Daniela Costantini, vive e lavora a
Roma col marito e due figlie: Valeria ed Elisa. Divide il suo tempo tra ufficio,
casa famiglia e le sue passioni: lavori a maglia, all’uncinetto, la pittura e il
disegno, la lettura, l’informatica, la musica specialmente quella
dell’australiano Tony O’ Connor. Trascorre le ore libere leggendo Prévert,
Neruda, Gibran, De Mello e altri. Ha iniziato a scrivere proprio per questo
motivo… per dare un’espressione alla sua anima, ai sentimenti che spingono ad
essere compresi e accettati.
All’inizio della poesia c’è
l’aperta campagna: è la prima ora del giorno: il cielo puro e trasparente del
mattino palpita al soffio di una lieve brezza; i prati rinfrescati dalla rugiada
hanno un verde tenero e lucente; i fiori sui quali brillano goccioline
iridescenti, ingemmano l’erba coi loro colori: le acque correnti sembrano vele
di cristallo e i raggi del nuovo sole si distendono come luminoso manto sul
verde prato. Gli uccelli salutano festosamente la luce col loro canto di
creature liete di vivere e di librarsi nell’azzurro.
«Ecco una rondine,
eccone un’altra che con
il suo volo
disegna la primavera nel
cielo.
C’è un sole radioso che
saluta il mattino.
Uno stridio e poi un
altro ancora…»
Escono le belve dai covili e pare abbiano perduto ogni ferocia, e tutta la loro
esistenza sia nel piacere di risvegliarsi alla vita e distendere le membra in
quell’aria fresca, in quel tepore di primo sole. Lo stesso sentimento è negli
uomini, simile ad una fiera agile e snella, vive tutto nella gioia di rincorrere
con lo sguardo la vastità del Cielo seguendo il volo delle rondini che disegnano
la primavera.
C’è nelle cose e nelle persone la freschezza di una rinascita, il senso del
risveglio; risveglio mattutino e risveglio primaverile; felicità di una vita
naturale non penetrata ancora d’umanità.
Di questo mondo silvano Daniela è l’immagine piena e perfetta, sembra tutto
riassumerlo in sé: è in lei compiutamente espresso quel tipo ideale di voli, di
un senso di vigoria tranquilla, quasi inconscia, alla radiosità del sole che
saluta il mattino, sul labbro il sorriso franco e fiducioso della dolce età
fiorita, caro e familiare ai Poeti introspettivi di quest’epoca e Daniela
Costantini esprime in questa lirica, forse la sua più alta espressione poetica e
pittorica.
«Ascolto il meraviglioso
ritornello di allegria
Che intonano le rondini
lassù.
Seduta su una comoda
poltrona
Davanti alla finestra
spalancata verso il cielo,
saluto il nuovo giorno
sollevando la tazzina
del caffé».
Seguiamo con amore questo ritornello d’allegria; lo ammiriamo sollevato in uno
slancio quasi di volo nella corsa veloce e leggera; la tazzina di caffè
sollevata al sole come il più bel saluto dell’anima e sentiamo arrestarsi la
foga impetuosa del correre negli agili giochi, tra il suo sguardo e le rondini e
il sole che gioca coi rami degli alberi lucenti, ormai tersi della rugiada; e
ascoltiamo il fendere delle ali per l’aria: quanto c’incanta quell’aspetto
romantico e lieto, ma nello stesso tempo gentile e delicato.
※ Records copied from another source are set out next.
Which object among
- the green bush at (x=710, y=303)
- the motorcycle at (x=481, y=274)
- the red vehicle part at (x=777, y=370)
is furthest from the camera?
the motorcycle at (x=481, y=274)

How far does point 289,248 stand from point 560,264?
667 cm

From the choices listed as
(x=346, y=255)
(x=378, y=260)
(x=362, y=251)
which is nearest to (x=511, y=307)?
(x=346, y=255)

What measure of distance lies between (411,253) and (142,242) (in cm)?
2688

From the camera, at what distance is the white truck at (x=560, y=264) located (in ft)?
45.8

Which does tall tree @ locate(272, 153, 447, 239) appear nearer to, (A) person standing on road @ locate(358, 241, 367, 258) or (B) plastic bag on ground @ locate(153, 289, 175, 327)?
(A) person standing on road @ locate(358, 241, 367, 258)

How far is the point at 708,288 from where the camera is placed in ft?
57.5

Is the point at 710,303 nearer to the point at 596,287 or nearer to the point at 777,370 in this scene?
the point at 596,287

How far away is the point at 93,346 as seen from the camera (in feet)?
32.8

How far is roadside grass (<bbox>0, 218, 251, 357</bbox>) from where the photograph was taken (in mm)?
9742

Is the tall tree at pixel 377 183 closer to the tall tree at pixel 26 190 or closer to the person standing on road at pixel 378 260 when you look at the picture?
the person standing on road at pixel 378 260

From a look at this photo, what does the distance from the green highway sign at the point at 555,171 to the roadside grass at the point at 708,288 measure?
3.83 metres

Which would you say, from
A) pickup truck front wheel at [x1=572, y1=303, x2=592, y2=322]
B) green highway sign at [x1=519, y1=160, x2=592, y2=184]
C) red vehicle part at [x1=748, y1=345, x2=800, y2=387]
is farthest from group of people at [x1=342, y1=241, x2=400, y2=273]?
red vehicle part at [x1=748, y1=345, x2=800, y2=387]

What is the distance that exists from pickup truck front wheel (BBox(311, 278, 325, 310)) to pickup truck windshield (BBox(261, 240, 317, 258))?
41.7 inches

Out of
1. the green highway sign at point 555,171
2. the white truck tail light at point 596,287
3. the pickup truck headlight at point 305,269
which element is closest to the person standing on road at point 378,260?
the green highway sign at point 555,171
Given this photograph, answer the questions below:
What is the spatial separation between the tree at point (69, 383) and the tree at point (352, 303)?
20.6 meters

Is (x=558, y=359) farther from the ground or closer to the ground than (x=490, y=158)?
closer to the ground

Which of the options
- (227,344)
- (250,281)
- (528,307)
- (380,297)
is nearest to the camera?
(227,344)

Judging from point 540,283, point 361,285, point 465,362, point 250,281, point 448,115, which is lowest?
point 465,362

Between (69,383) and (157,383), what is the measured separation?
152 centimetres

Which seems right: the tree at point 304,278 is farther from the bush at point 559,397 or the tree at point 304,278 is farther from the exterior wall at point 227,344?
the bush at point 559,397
Nel leggere questi primi versi, torna insistente il ricordo di un altro volo
artistico, anche se non così gaio, «La Rondine» di Giovanni Pascoli:
anch’Egli gioiosamente immerso nella vita fresca della natura, ma con la
tristezza che gli stringe il cuore come un limone, pur nella sua esuberante
forza giovanile.
I primi versi paiono riassumere in sé quello che direi il motivo fondamentale di
un tranquillo giorno primaverile, il piacere di perdersi in corsa sfrenata
dietro le rondini che volteggiano garrule, e danno l’impressione, con quell
spiente sistemazione spaziale, d’una distesa ampiezza d’orizzonte.
I versi che seguono:
«Ascolto il meraviglioso
ritornello di allegria
Che intonano le rondini
lassù.
Seduta su una comoda
poltrona
Davanti alla finestra
spalancata verso il cielo»,
a un osservatore superficiale potrebbero parere enumerazione particolaristica di
sostantivi e di aggettivi, nude e semplici notazioni, ma esce un unico quadro di
fresca natura e ad ottenere tale elemento suggestivo basta a Daniela Costantini
il valore pregnante della parola, in poetica musicalità: si osservi, per
esempio, quale visione venga fuori da tre aggettivi riferiti al volo.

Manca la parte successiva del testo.